**TASK DIRECTIONS**
Your answer must consist only of the lines from the start of the entries through the line that holds "Gdzie na wakacje z psem nad morze?", copied exactly, with no pictures.

**Image-text web data**
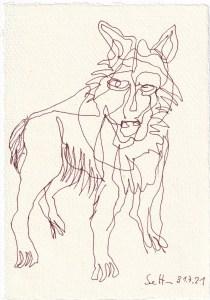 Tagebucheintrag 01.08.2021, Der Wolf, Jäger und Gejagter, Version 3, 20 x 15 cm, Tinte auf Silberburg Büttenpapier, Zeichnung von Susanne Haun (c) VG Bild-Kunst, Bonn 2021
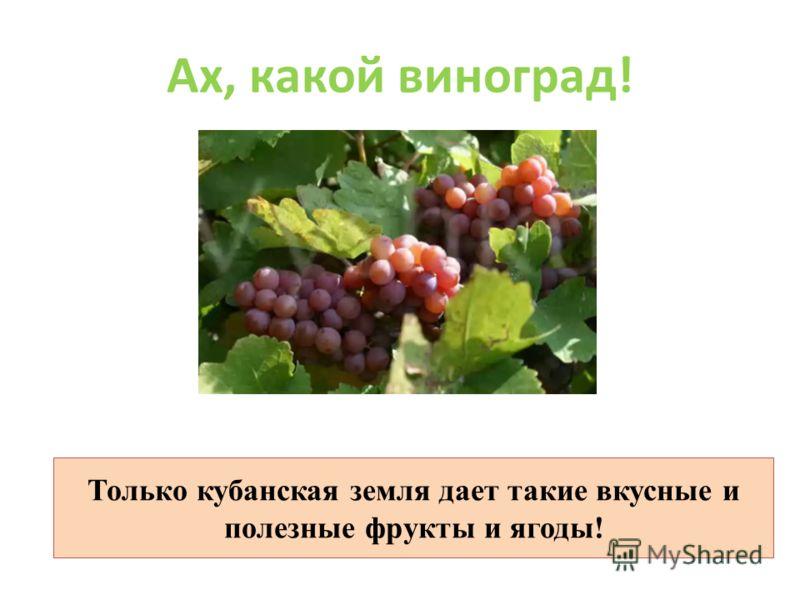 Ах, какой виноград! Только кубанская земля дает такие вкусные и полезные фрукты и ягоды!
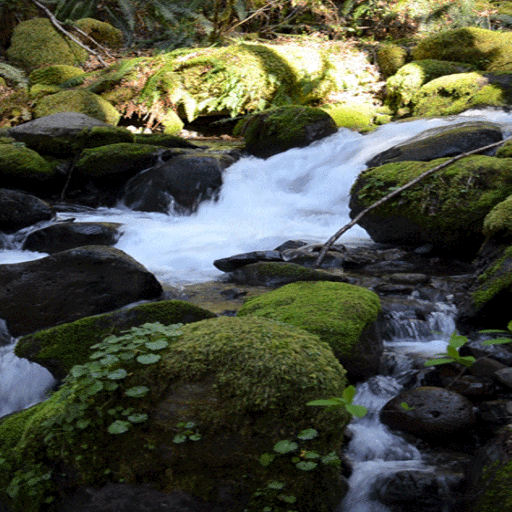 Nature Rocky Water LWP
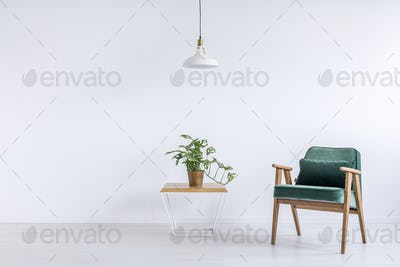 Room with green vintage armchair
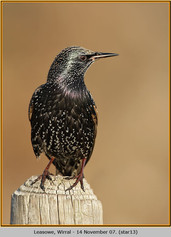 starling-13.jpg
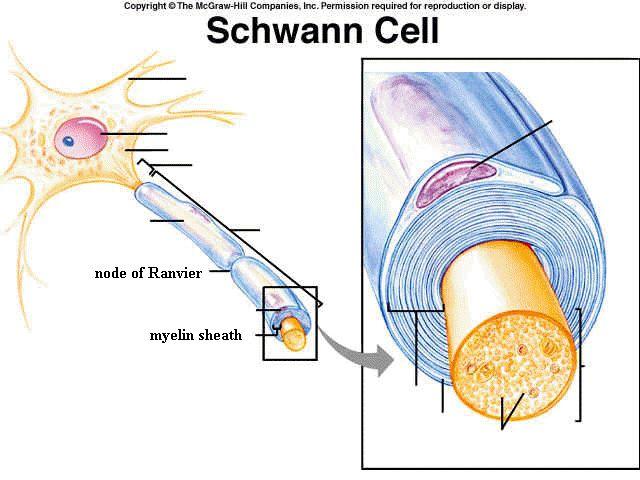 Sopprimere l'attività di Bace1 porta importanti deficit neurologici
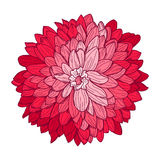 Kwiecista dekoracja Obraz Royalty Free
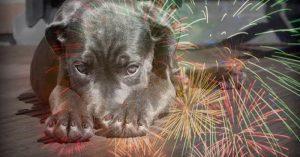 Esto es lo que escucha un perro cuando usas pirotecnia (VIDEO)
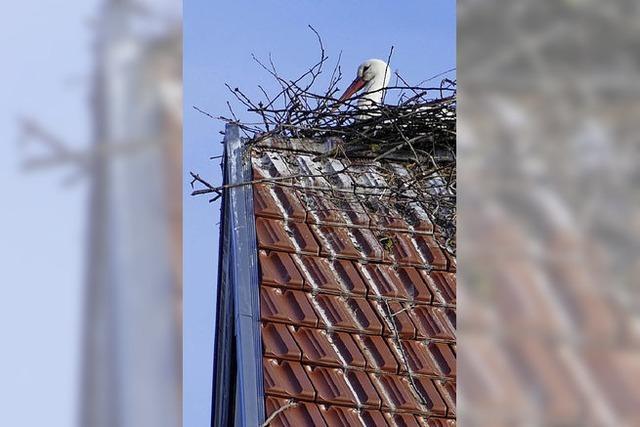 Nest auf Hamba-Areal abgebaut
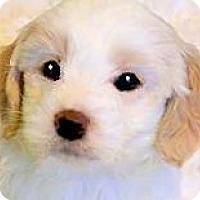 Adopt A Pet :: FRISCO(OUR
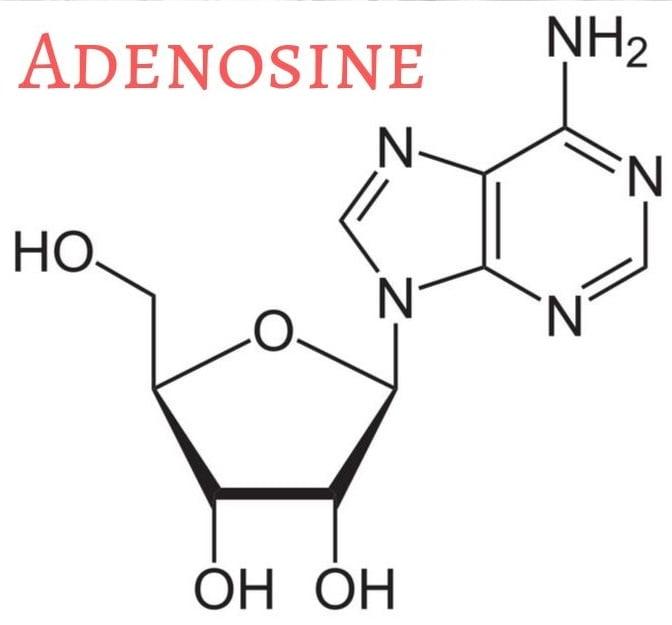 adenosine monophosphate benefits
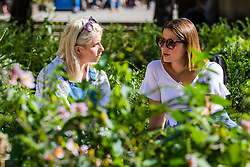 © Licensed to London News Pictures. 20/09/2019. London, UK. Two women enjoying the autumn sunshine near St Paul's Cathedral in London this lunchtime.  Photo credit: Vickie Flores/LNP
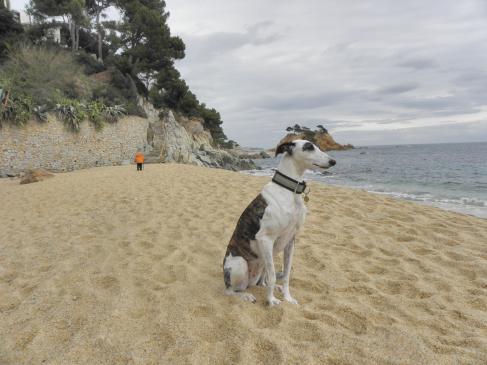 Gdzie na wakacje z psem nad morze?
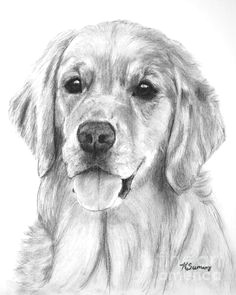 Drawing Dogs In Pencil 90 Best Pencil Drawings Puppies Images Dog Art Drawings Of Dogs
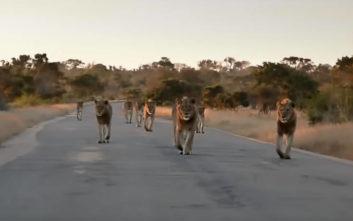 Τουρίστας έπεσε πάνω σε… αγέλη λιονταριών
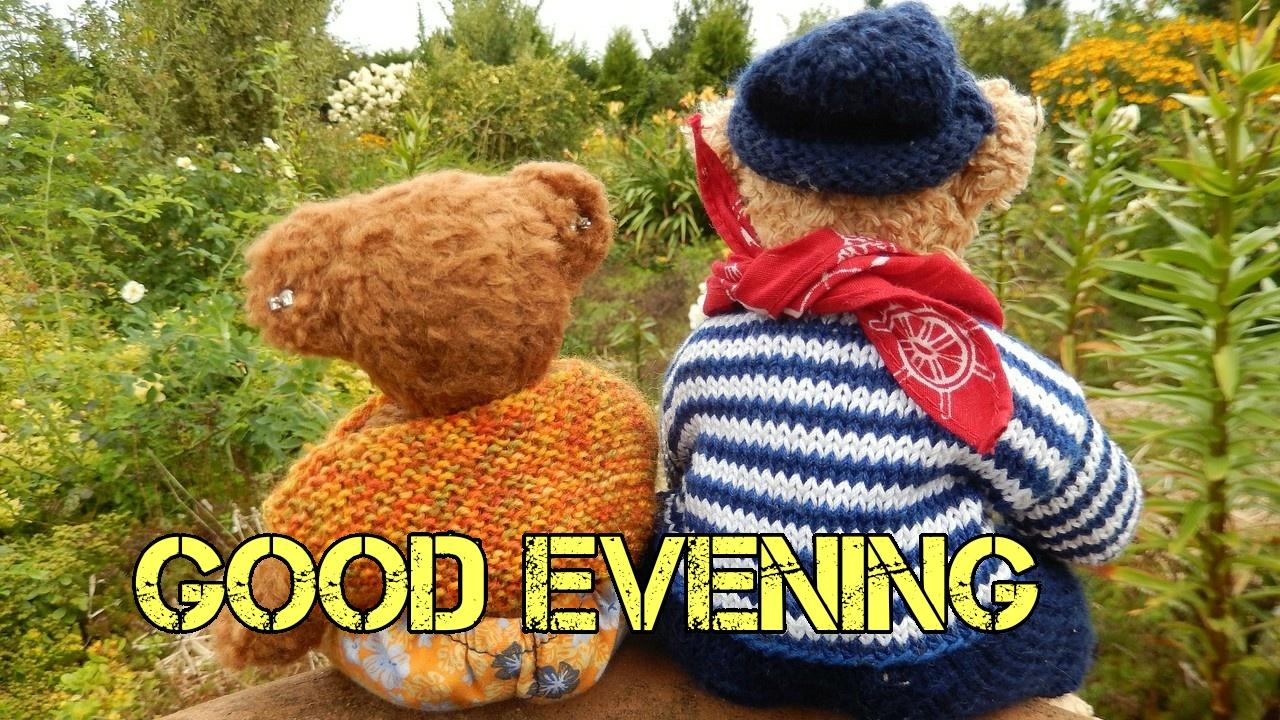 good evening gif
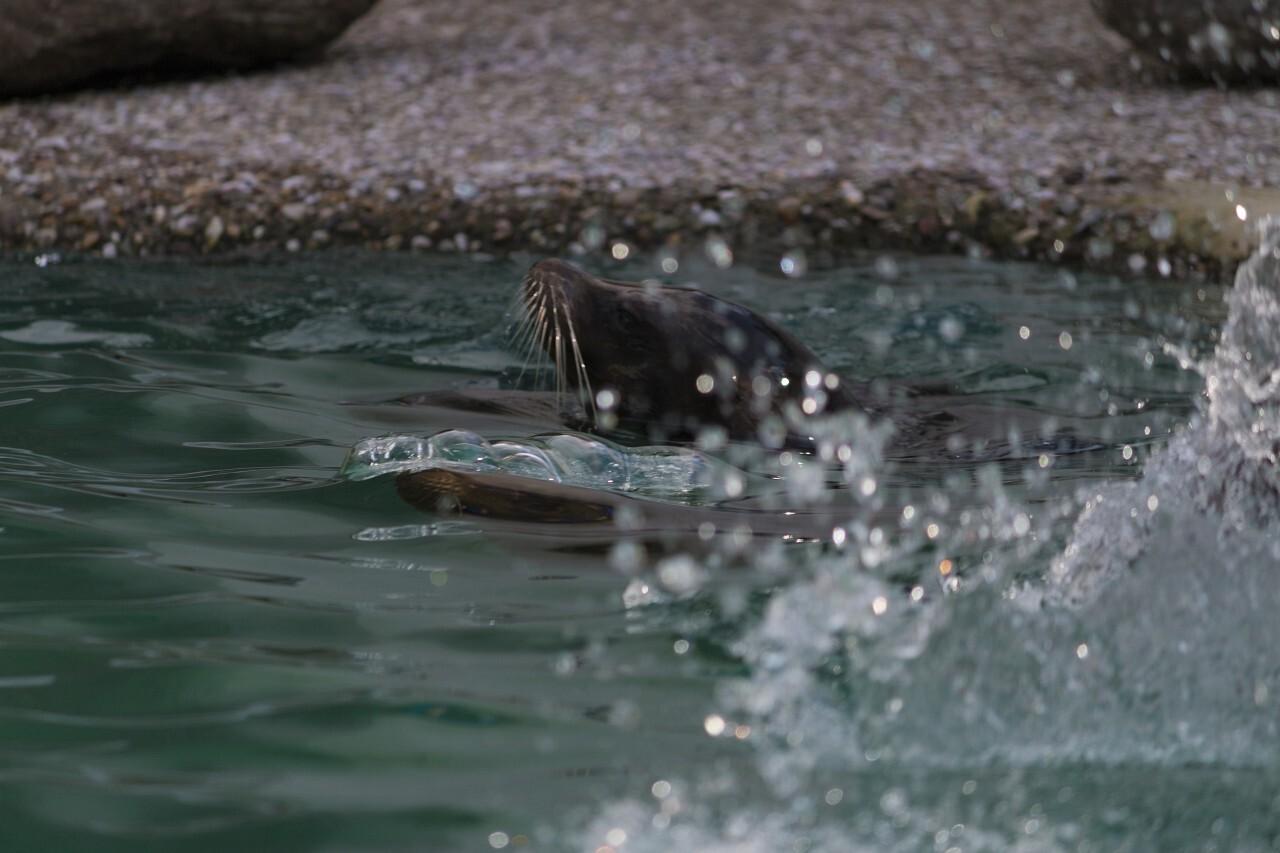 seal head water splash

**WRITTEN SOLUTION**
 Tagebucheintrag 01.08.2021, Der Wolf, Jäger und Gejagter, Version 3, 20 x 15 cm, Tinte auf Silberburg Büttenpapier, Zeichnung von Susanne Haun (c) VG Bild-Kunst, Bonn 2021
 Ах, какой виноград! Только кубанская земля дает такие вкусные и полезные фрукты и ягоды!
 Nature Rocky Water LWP
 Room with green vintage armchair
 starling-13.jpg
 Sopprimere l'attività di Bace1 porta importanti deficit neurologici
 Kwiecista dekoracja Obraz Royalty Free
 Esto es lo que escucha un perro cuando usas pirotecnia (VIDEO)
 Nest auf Hamba-Areal abgebaut
 Adopt A Pet :: FRISCO(OUR
 adenosine monophosphate benefits
 © Licensed to London News Pictures. 20/09/2019. London, UK. Two women enjoying the autumn sunshine near St Paul's Cathedral in London this lunchtime.  Photo credit: Vickie Flores/LNP
 Gdzie na wakacje z psem nad morze?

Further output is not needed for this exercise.